RAHMAT MIRZANI

Kamis Manis

-Ilustrasi Pixabay-

"Eh, Handi. Kok baru pulang?" tanya Bi Ida.

"Iya, Bi. Tadi pulang sekolah Handi latihan tari dulu."

"Kak Handi kan laki-laki, kok mau nari sih?" tanya Pika, seorang bocah kecil yang rumahnya tidak jauh dari rumahku.

"Ya, gak papa, dong. Laki-laki juga boleh menari. Itu sebagai bentuk kepedulian terhadap budaya daerah kita."

"Tapi, kata temanku, laki-laki yang ikut tari, itu kaya perempuan."

"Pika, kamu tidak boleh bilang begitu. Yang dilakukan kak Handi itu bagus. Zaman sekarang justru jarang sekali anak muda yang mau ikut melestarikan budaya," ujar ibunya Pika. 

"Ya, sudah. Handi sini ikutan nyeruit. Pasti kamu kelaparan," ajak Emak. Aku langsung bergabung dengan mereka dan menikmati seruit buatan Emak. Ibu-ibu di kampungku secara rutin, seminggu sekali, selalu mengadakan acara nyeruit bersama. Katanya, selain sebagai bentuk silaturahmi, nyeruit juga dapat melestarikan makanan khas Lampung ini. 

***

Hari berganti hari, kami selalu berlatih tari dengan bersungguh-sungguh. Tak terasa satu pekan lagi lomba tari dilaksanakan. Semakin hari aku semakin menyukai Novita. Interaksi kami semakin banyak saat berlatih tari. Novita sangatlah baik dan perhatian. Sikapnya membuatku semakin tertarik padanya. Bahkan, hari ini aku sudah merencanakan untuk pulang bersama Novita. Scoopy milik Bapak aku bawa untuk mengantar Novita pulang. Sepulang berlatih tari, hal yang aku tunggu datang juga. Terlihat Novita sendirian menunggu jemputan di depan sekolah. Seketika perasaanku menjadi campur aduk. Senang, malu, dan gugup. Jantungku terus berdebar cepat. 
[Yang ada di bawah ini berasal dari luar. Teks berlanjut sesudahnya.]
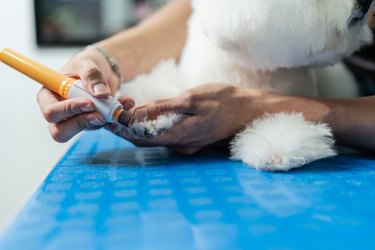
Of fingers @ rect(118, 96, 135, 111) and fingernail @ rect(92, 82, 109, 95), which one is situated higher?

"Kak Novi, mau pulang bareng aku?" akhirnya kata itu meluncur dari lidahku.

"Eh, Handi. Maaf ya, bukannya enggak mau, tapi aku telanjur sudah ada yang menjemput."

"Nah, itu dia orangnya," ucap Novita sembari menunjuk seorang pria yang mengendarai motor sport. 

"Aku duluan ya, Han."

Aku hanya mengangguk. Tubuhku lemas seketika. Tak kusangka, kukira Novita juga menyukaiku, tapi nyatanya ia malah pergi dengan orang lain. Yang membuatku makin kaget, ternyata orang itu adalah Dinta, teman sekelasku. Ah, musnah sudah harapan. Kalau sainganku Dinta, lebih baik aku menyerah. Aku terus menggerutu dalam hati. Perasaanku langsung berantakan dibuatnya. Sesampainya di rumah, aku langsung merebahkan diri di kasur. Rasanya aku tak ingin melakukan apapun selain tidur sembari mengutuk takdir burukku hari ini. 

"Handi!" Emak memanggilku. Aku memilih diam dan pura-pura tertidur. Karena tak kunjung mendapat jawaban, Emak memanggilku dengan keras berkali-kali.